▶ **THE TASK**: Exclude the pictures, and otherwise reproduce the data in full.

▶ **INFORMATION SHOWN**:

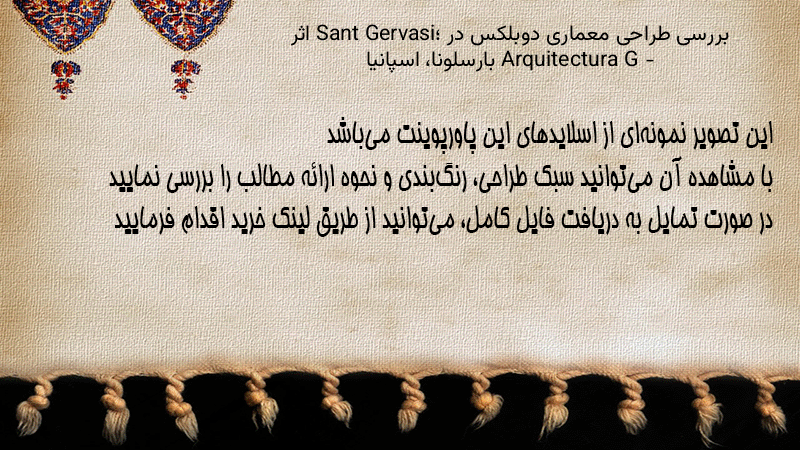 بررسی طراحی معماری دوبلکس در Sant Gervasi؛ اثر Arquitectura G - بارسلونا، اسپانیا

این تصویر نمونه‌ای از اسلایدهای این پاورپوینت می‌باشد
با مشاهده آن می‌توانید سبک طراحی، رنگ‌بندی و نحوه ارائه مطالب را بررسی نمایید
در صورت تمایل به دریافت فایل کامل، می‌توانید از طریق لینک خرید اقدام فرمایید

▶ **ANSWER SPACE**:
 بررسی طراحی معماری دوبلکس در Sant Gervasi؛ اثر Arquitectura G - بارسلونا، اسپانیا

این تصویر نمونه‌ای از اسلایدهای این پاورپوینت می‌باشد
با مشاهده آن می‌توانید سبک طراحی، رنگ‌بندی و نحوه ارائه مطالب را بررسی نمایید
در صورت تمایل به دریافت فایل کامل، می‌توانید از طریق لینک خرید اقدام فرمایید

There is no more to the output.